Disant cela, Hannibal aperçut l’outre d’Himilcon et de Bicri et se dirigea sur-le-champ de leur côté.
A mesure que nous avancions, le beau temps venait à notre rencontre. Dans l’après-midi, les nuages se dissipèrent tout à fait, et un soleil radieux éclaira la mer bleue et des côtes verdoyantes à moins de trente stades de nous. J’envoyai le Cabire en avant, à la recherche d’un mouillage, car nous avions bien du dégât à réparer. Bientôt, comme nous étions assis au soleil et que nous nous séchions, en prenant notre repas, qui se composait de quelques figues sèches et de pain sans levain, avec de nos oignons tout crus, je vis, à ma grande joie, le Dagon derrière nous. Il avait été entraîné par la bourrasque et avait vigoureusement lutté, ayant eu sa vergue et sa voile emportées. Heureusement que nous avions des voiles de rechange. A la hauteur d’un cap assez élevé, nous trouvâmes le Cabire qui nous annonça qu’au sud de ce cap se trouvait une belle baie, dans laquelle une rivière descendait d’une vallée large et verdoyante. Nous longeâmes de conserve la côte du nord au sud, et au soir nous arrivâmes au fond de la baie, où la côte se dirige vers l’est. Le mouillage était excellent, le temps superbe. On jeta l’ancre sur-le-champ et le Cabire fut tiré à la côte. Nous nous couchâmes rompus de fatigue, à la nuit tombée. On voyait dans les terres les feux de plusieurs villages, ce qui nous réjouit grandement, et cette nuit-là tout le monde dormit de bon cœur.
- [1.] Dieu du feu souterrain et du marteau. Comparez Phtah à l’Hephaistos des Grecs.
VII
Comment la belle Chryséis préféra le scribe Hannon à cinquante vaches.
Dès le matin on se mit à l’œuvre pour réparer nos avaries. La cargaison, parfaitement arrimée et emballée, n’avait pas souffert ; je fis transporter dans une prairie verdoyante et émaillée de fleurs les marchandises qu’on étala sous un bouquet d’arbres, et je fis descendre Jonas et sa trompette.

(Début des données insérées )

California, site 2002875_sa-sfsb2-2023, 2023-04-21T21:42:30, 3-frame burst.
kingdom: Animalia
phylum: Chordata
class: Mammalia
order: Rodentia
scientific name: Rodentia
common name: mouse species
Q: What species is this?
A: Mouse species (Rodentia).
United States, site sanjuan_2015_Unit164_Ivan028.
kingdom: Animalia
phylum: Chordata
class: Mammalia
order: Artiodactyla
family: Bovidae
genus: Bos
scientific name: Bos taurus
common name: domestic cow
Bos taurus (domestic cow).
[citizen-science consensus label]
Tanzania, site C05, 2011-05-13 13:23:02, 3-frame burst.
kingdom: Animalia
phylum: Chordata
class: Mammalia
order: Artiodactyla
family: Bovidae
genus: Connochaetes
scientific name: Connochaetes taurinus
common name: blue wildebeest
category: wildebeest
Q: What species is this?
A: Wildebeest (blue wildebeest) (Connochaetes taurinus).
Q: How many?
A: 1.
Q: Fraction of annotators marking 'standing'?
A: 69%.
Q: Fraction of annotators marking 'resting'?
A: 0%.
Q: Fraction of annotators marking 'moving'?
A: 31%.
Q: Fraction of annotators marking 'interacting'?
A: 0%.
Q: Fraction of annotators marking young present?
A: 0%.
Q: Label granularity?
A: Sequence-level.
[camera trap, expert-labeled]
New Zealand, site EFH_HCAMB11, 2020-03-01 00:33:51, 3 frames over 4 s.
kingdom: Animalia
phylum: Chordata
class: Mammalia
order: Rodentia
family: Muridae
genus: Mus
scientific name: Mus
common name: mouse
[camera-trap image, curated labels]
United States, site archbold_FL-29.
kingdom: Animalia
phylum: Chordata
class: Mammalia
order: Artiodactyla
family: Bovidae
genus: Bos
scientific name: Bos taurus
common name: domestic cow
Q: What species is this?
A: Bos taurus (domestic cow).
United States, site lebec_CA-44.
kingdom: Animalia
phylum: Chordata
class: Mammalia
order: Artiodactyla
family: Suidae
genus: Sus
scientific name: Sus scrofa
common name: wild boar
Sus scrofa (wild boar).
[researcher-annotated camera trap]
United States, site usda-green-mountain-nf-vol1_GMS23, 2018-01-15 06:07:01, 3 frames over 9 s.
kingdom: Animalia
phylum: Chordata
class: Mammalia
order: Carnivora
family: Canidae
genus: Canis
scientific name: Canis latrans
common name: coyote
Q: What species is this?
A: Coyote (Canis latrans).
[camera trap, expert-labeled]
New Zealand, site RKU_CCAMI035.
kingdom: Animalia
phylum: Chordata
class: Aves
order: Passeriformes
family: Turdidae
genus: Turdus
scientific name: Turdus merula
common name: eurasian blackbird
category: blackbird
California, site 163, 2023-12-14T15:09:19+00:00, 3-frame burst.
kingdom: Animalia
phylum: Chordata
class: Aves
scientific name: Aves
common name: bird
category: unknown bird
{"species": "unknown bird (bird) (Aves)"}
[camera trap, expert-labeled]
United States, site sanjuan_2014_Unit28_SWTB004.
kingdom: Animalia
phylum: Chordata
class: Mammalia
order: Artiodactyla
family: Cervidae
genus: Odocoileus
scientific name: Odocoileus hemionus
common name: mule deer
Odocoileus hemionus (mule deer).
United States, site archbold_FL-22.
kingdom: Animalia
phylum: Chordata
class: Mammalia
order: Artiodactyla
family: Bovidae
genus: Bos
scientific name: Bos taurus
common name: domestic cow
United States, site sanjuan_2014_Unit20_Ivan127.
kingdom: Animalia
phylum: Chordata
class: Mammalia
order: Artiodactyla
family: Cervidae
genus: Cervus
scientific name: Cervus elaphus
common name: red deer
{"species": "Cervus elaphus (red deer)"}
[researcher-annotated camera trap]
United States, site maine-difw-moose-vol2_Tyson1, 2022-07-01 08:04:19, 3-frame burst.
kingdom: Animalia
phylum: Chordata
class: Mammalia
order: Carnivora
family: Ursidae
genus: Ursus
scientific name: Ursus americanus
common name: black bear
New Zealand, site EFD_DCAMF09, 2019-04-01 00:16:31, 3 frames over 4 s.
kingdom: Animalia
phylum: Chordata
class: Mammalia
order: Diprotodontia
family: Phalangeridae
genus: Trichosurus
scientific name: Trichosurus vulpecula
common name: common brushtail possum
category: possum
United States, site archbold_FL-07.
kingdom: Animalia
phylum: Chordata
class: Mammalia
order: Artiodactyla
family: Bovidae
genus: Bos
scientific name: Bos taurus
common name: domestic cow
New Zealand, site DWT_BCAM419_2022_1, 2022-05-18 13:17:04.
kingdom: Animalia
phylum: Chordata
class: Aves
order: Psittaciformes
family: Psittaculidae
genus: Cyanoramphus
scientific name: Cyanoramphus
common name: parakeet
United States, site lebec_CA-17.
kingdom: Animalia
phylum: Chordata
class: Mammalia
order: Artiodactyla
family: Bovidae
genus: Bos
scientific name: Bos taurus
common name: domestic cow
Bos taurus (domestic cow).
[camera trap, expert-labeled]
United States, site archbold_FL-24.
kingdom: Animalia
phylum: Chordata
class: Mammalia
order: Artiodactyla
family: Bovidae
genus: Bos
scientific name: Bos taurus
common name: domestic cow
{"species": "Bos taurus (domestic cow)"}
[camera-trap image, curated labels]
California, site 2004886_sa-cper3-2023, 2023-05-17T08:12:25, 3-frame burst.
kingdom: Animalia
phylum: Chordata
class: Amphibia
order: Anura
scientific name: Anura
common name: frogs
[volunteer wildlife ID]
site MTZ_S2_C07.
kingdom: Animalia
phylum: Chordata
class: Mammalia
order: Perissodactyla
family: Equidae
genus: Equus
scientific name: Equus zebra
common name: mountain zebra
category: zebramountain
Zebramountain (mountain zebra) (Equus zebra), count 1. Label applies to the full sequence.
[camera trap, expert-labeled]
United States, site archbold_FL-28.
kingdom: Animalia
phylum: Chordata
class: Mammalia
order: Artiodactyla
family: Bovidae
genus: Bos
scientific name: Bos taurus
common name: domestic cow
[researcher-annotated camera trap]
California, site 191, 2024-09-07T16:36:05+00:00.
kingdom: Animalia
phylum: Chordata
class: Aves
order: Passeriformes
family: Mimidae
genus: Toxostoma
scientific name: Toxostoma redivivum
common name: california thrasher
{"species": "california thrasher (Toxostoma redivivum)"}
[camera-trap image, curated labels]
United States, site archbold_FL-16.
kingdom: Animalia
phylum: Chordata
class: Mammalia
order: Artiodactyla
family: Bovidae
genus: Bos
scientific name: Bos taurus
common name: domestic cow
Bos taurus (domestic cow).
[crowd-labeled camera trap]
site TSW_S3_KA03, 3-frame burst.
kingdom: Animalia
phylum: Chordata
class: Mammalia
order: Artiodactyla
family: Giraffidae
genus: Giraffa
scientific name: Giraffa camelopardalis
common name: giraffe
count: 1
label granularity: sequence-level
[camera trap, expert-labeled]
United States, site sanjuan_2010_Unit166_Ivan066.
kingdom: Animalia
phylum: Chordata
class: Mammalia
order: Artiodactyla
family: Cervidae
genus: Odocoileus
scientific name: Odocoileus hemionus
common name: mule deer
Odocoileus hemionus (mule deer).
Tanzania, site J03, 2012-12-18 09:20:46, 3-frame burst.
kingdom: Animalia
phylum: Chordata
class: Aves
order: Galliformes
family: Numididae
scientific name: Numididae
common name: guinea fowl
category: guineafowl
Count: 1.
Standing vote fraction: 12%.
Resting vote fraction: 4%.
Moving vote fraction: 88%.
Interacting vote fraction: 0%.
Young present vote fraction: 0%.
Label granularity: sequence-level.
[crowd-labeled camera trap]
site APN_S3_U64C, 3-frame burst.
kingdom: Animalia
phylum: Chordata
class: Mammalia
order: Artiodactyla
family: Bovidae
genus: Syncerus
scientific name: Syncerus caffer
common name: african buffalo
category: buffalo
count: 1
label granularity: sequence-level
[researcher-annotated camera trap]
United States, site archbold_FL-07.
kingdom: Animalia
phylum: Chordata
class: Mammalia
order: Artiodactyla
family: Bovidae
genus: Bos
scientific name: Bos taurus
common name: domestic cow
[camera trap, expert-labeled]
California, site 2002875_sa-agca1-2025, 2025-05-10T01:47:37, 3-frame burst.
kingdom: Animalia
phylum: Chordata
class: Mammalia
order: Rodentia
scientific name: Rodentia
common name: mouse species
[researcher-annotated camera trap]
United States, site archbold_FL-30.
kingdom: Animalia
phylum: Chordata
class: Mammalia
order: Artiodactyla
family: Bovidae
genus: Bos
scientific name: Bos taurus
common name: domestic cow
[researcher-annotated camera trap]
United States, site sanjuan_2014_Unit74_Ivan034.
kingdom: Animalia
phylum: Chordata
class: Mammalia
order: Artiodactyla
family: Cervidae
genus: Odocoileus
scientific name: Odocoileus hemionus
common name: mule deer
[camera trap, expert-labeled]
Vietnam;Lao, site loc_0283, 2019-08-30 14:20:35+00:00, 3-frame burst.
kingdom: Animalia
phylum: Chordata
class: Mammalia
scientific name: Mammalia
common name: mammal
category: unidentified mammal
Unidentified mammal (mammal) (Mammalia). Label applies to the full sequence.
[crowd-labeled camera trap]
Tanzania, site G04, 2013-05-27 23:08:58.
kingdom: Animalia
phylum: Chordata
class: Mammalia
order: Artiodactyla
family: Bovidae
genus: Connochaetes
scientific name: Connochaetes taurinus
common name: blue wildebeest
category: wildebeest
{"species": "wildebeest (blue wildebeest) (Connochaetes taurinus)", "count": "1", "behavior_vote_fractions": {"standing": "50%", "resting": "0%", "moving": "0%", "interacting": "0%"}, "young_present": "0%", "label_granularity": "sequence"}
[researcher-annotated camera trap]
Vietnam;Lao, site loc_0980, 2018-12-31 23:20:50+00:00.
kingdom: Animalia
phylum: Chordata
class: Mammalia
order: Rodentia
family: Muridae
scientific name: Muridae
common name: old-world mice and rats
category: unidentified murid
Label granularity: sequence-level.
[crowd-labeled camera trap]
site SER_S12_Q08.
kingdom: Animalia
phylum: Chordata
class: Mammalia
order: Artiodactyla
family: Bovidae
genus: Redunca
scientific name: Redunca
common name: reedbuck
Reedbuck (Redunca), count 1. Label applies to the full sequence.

Quand le sonneur se vit à terre, il manifesta sa joie par des sauts et des cris formidables.
« Où sont-ils ? s’écria-t-il. Maintenant je ne suis plus sous l’eau, dans la gueule du Léviathan. Où sont les bêtes curieuses qui doivent lutter avec moi ? Maintenant je n’ai plus peur. Sur la terre solide, il n’est pas de bête que je craigne, si curieuse qu’elle soit. »
J’ordonnai à Jonas de sonner de sa grande trompette, aussi fort qu’il pourrait, et le fracas qu’il fit ne tarda pas à nous amener les habitants d’un village qu’on voyait de loin et de nombreux bergers dispersés dans la campagne. Tous ces gens accouraient vers nous sans défiance, voyant nos préparatifs pacifiques, et de loin ils s’appelaient les uns les autres, criant « Pheaki ! Pheaki ! » pour se dire qu’il y avait là des marchands phéniciens. C’étaient des hommes Doriens, hommes grands et bien faits, blancs de visage, ayant le nez très-droit, le front élevé, les cheveux noirs et bouclés ; la plupart étaient sans armes. Les uns étaient vêtus d’un vieux kitonet, de provenance évidemment phénicienne ; d’autres avaient essayé de s’en faire un avec la toile grossière qu’ils tissent : mais leurs imitations étaient informes et mal cousues. Le plus grand nombre avait la tête nue ; quelques-uns étaient coiffés d’une espèce de parasol fait avec de la paille tressée. Il y avait aussi des femmes avec eux, belles de corps et de visage. Elles étaient vêtues de longues robes sans manches, faites de deux morceaux de toile cousus ensemble, à peu près comme un sac, dans le fond duquel on aurait fait trois trous pour passer la tête et les bras, et par-dessus ces robes elles avaient une robe plus courte, fendue sur les côtés, qui leur descendait un peu au-dessous de la ceinture. Ils n’avaient d’ailleurs ni bijoux ni ornements.